I primi dati di impatto del progetto e i risultati raggiunti tra gli studenti
Dai primi dati di impatto del progetto, elaborati da Evaluation Lab di Fondazione Social Venture Giordano dell’Amore, emerge come oltre la metà degli studenti e delle studentesse delle scuole superiori di primo e secondo grado raggiunti dalle attività di azionamenti abbia maturato una maggiore consapevolezza di sé e delle proprie attitudini, un minor timore rispetto al rischio di fallimento e una maggiore comprensione dell’importanza della passione e dell’impegno nel perseguire le proprie passioni, con percentuali che oscillano fra il 50% e il 75% del totale a seconda dei casi esaminati. Risultati positivi, quindi, che contengono in sé le premesse per fare ancora meglio nel proseguimento del progetto.
Ideato da Fondazione Cariplo e realizzato da Cariplo Factory, il progetto azionamenti si è distinto in particolar modo per aver portato all’interno delle aule scolastiche storie, competenze e sensibilità complementari rispetto ai percorsi di studio tradizionali. Testimonianze di imprenditori e imprenditrici, artigiani e artigiane, artisti e artiste, ricercatori e ricercatrici, oltre a laboratori e attività che hanno suscitato riflessioni e reazioni mai scontate, portando moltissimi giovani a riflettere sul proprio percorso scolastico e sul proprio futuro professionale.
La sfida, nei prossimi anni, sarà quella di integrare progettualità innovative come quella di azionamenti all’interno di una rete più ampia composta da docenti, famiglie, educatori, formatori e altri membri della comunità educante che circonda gli studenti e le studentesse, affinché la crescita delle nuove generazioni continui a essere una responsabilità condivisa da tutta la società. La scuola, con i suoi docenti, resterà l’interlocutore principale ma non potrà mai essere l’unico attore responsabile nel contrastare la a dispersione scolastica.
Il mondo del lavoro, ad esempio, potrebbe fornire un contributo importante per le informazioni, le competenze e supporto per colmare il gap esistente tra scuola e inserimento professionale. Si tratta non solo di ascoltare le richieste dei giovani, che chiedono maggiore equilibrio tra vita lavorativa e personale, ma anche di fornire loro gli strumenti per orientarsi nel variegato mondo delle offerte e delle carriere lavorative. Policy di condotta condivise e testimonianze di prima mano di imprenditori e professionisti sono elementi che possono fare la differenza, per un giovane, nelle sue scelte di lavoro, di studio, di vita.
Riconoscere per tempo i segnali, intervenire tempestivamente nel contrasto all’abbandono scolastico
Si tratta di un cambiamento radicale nelle attività di contrasto alla dispersione che nessun soggetto è in grado, da solo, di attuare. Non possono farlo le scuole, con i limitati fondi e risorse a disposizione.
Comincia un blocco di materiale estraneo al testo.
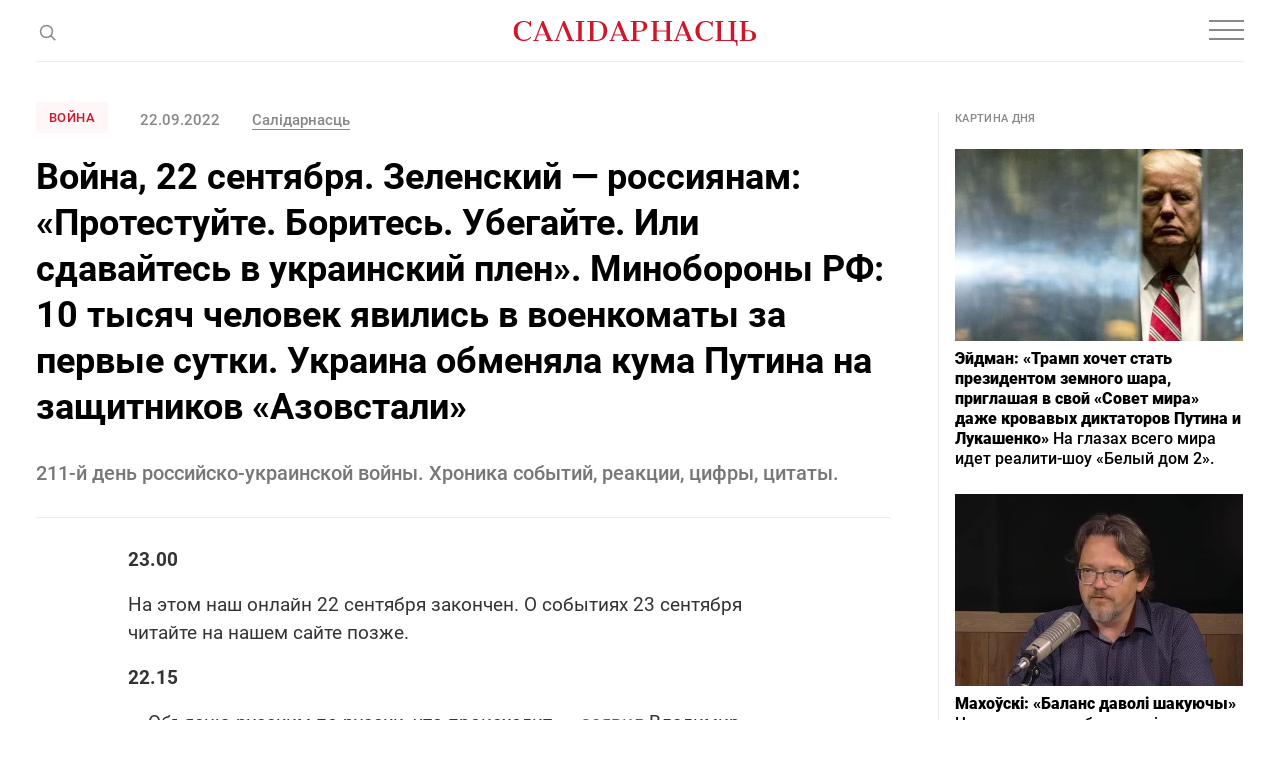

--- FILE ---
content_type: text/html; charset=utf-8
request_url: https://www.google.com/recaptcha/api2/aframe
body_size: 249
content:
<!DOCTYPE HTML><html><head><meta http-equiv="content-type" content="text/html; charset=UTF-8"></head><body><script nonce="G2PWXDWIbnPGCrh1dV0haw">/** Anti-fraud and anti-abuse applications only. See google.com/recaptcha */ try{var clients={'sodar':'https://pagead2.googlesyndication.com/pagead/sodar?'};window.addEventListener("message",function(a){try{if(a.source===window.parent){var b=JSON.parse(a.data);var c=clients[b['id']];if(c){var d=document.createElement('img');d.src=c+b['params']+'&rc='+(localStorage.getItem("rc::a")?sessionStorage.getItem("rc::b"):"");window.document.body.appendChild(d);sessionStorage.setItem("rc::e",parseInt(sessionStorage.getItem("rc::e")||0)+1);localStorage.setItem("rc::h",'1768960062607');}}}catch(b){}});window.parent.postMessage("_grecaptcha_ready", "*");}catch(b){}</script></body></html>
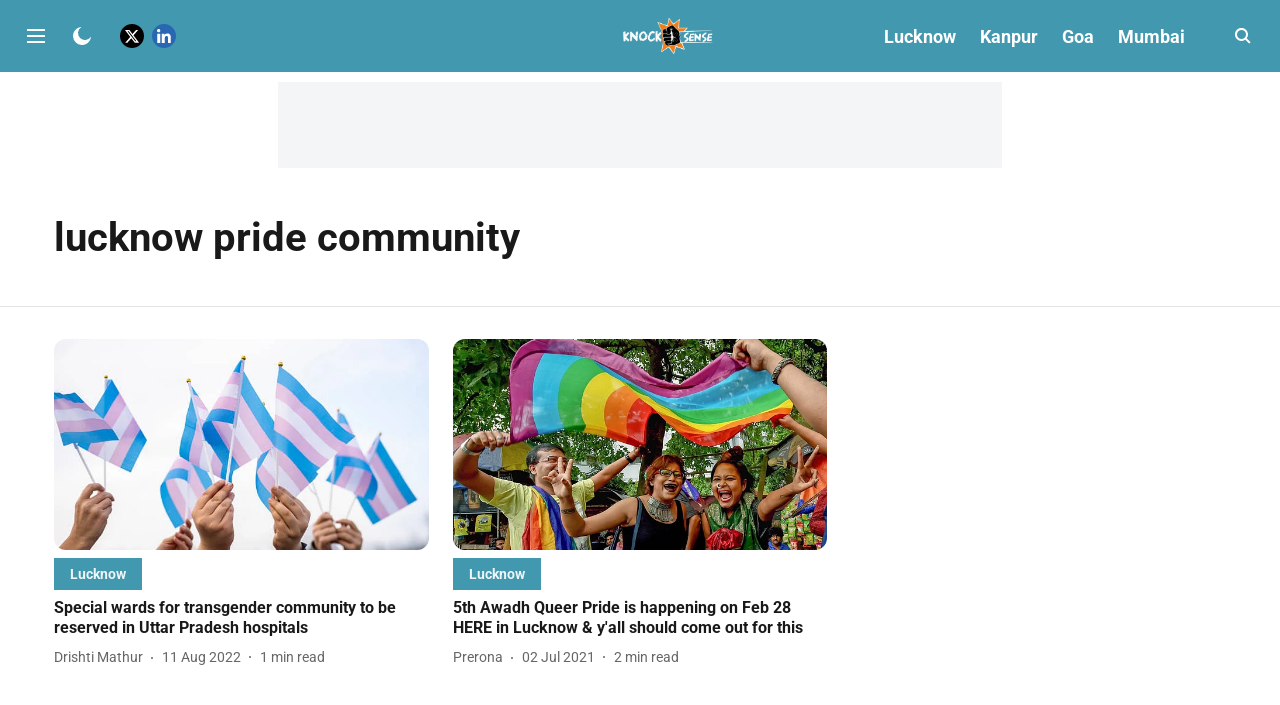

--- FILE ---
content_type: text/html; charset=utf-8
request_url: https://www.google.com/recaptcha/api2/aframe
body_size: 266
content:
<!DOCTYPE HTML><html><head><meta http-equiv="content-type" content="text/html; charset=UTF-8"></head><body><script nonce="K0gNm_bPgDs0vrxTNxRscg">/** Anti-fraud and anti-abuse applications only. See google.com/recaptcha */ try{var clients={'sodar':'https://pagead2.googlesyndication.com/pagead/sodar?'};window.addEventListener("message",function(a){try{if(a.source===window.parent){var b=JSON.parse(a.data);var c=clients[b['id']];if(c){var d=document.createElement('img');d.src=c+b['params']+'&rc='+(localStorage.getItem("rc::a")?sessionStorage.getItem("rc::b"):"");window.document.body.appendChild(d);sessionStorage.setItem("rc::e",parseInt(sessionStorage.getItem("rc::e")||0)+1);localStorage.setItem("rc::h",'1769378552724');}}}catch(b){}});window.parent.postMessage("_grecaptcha_ready", "*");}catch(b){}</script></body></html>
Non possono farlo le imprese e gli imprenditori, privi come sono di un contatto diretto e semplificato con il mondo dell’istruzione. Non possono farlo le famiglie, se prive di un sistema che consenta loro di parlarsi e di coordinarsi insieme. Tutti insieme, tuttavia, possono fare la differenza nel riconoscere per tempo i segnali dell’abbandono e intervenire tempestivamente, per non disperdere il futuro dei giovani e della società intera.
Il nostro ruolo, in quanto Fondazione Cariplo, sarà quello di fare in modo che questa rete possa intervenire per tempo, e che soprattutto possa consolidarsi. “azionamenti” altro non è che una scintilla, un primo passo verso la creazione di una progettualità più ampia dove l’ingresso di competenze e sensibilità esterne alla scuola porta con sé la creazione di alleanze, collaborazioni e condivisioni di informazioni tra tutti coloro che hanno a cuore il futuro delle nuove generazioni, e con esse il futuro della nostra società. Una comunità educante che, di fatto, già esiste, ma che deve ancora raggiungere il suo pieno potenziale.
L’obiettivo realistico verso cui tendere non è, infatti, l’azzeramento totale e definitivo del numero dei dispersi. Ci saranno sempre ragazzi e ragazze che arriveranno, purtroppo, vicini al limite in cui gli sforzi sembreranno vani, in cui abbandonare la scuola sembrerà l’unica alternativa, dove il peso della frustrazione e delle difficoltà potrà soffocare ogni motivazione. La differenza sarà nella capacità di reazione che la comunità educante, nel suo insieme, riuscirà a mettere in campo, per fare in modo che tutti abbiano le stesse opportunità di arrivare in fondo al percorso scolastico, e spingersi oltre nelle migliori condizioni possibili.